取引先が破産の手続きを行うと、弁護士さんから債権債務の状況の問い合わせが来ると思います。債権者集会がいつなどの連絡もあります。
手続きが終了しても裁判所からの「破産手続廃止決定」等の書類が送られてくることは無い場合があります。手続きの終了は、長ければ数年かかることもあるので、破産の終了の書類が届かないと、いつ終了したかわからないのです。
回収できない売掛金の処理はどうするのか?
破産手続きが終了した日の事業年度で、「貸倒損失」として損失の計上を行います。弁護士さんは「終わったよ」って教えてくれないので、計上時期を経過した後に終了を知ることもあります。
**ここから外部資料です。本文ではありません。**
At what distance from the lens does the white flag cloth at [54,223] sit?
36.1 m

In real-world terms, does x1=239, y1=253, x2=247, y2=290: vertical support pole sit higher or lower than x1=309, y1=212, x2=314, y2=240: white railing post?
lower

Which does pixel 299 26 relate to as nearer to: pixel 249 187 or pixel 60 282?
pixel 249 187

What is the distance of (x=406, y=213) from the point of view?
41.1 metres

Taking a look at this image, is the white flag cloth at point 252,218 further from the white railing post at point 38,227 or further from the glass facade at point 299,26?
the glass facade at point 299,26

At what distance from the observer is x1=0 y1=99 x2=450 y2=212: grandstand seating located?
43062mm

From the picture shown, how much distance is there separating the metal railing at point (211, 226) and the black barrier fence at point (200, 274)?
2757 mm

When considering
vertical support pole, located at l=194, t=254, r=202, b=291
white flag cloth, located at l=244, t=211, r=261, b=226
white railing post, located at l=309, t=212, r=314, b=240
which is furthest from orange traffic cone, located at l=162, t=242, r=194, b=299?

本来であれば、破産手続きの終了した事業年度で処理をしないといけないのに、できなかったとしても別の期で処理することはできません。その為、今後ずっと売掛金等として残ることになります。
「更正の請求」を行うことで、本来行うべき期を過ぎても損失として計上ができます。
売掛債権であれば、法人税と消費税の「更正の請求」を行うことになります。
「更正の請求」の期限は、法定提出期限(事業年度終了の日の翌日から2か月以内)から5年以内です。
更正の請求をする理由は、「破産債権 ○○の***円について、無配当である旨の通知を確定申告後に受理した為」などで良いと思います。
更正の請求を行う理由を証明する書類の添付が必要です。
破産管財人から「破産手続廃止決定」等の書類を貰い添付します。
当期(破産を知った期)の決算処理で注意すること
更正の請求を作成して、当期の決算を行います。
更正の請求と当期の決算書の提出は、同時に行っても大丈夫です。
この期の仕訳は不要です。
法人税の申告書の別表5(1)で下記のように記載します。
更正の請求の結果、別表7(1)の繰越欠損金の金額も異なってくると思いますので、別表7(1)の訂正も必要です。
翌期(破産を知った期の次の期)の処理について
仕訳①
決算書では売掛金で残っているので、その金額を「貸倒損失」で消します。
借方 | 金額 | 貸方 | 金額 | 摘要 |
貸倒損失 | 1,000,000円 | 売掛金 | 1,000,000円 | ○○株式会社 |
消費税の処理は「更正の請求」で終了しているので、処理する必要ありません。
仕訳②
消費税が還付されてくると思います。
借方 | 金額 | 貸方 | 金額 | 摘要 |
預金 | 50,000円 | 雑収入 | 50,000円 | 更正の請求 消費税 |
別表4の処理
仕訳①の部分は、法人税の更正の請求で経費として処理をしています。売掛金を消すために仕訳をしたので、当期の経費から除外するために、別表4で加算します。
仕訳②の部分は、消費税の更正の請求で還付されたものです。当期の収入から除外するために、別表4で減算します。
別表5(1)の処理
別表4で加算した1,000,000円は、「当期の増減」の「③増」に記載します。
別表4で減算した50,000円は、「当期の増減」の「②減」に記載します。
まとめ
ポイント
- 破産手続きを開始した取引先がある場合は、必ず毎期どうなったかを確認。
- 決算後に破産手続きの終了を知った場合は、更正の請求で行う。
- 繰越欠損金がある場合は、別表7(1)の訂正を忘れずに。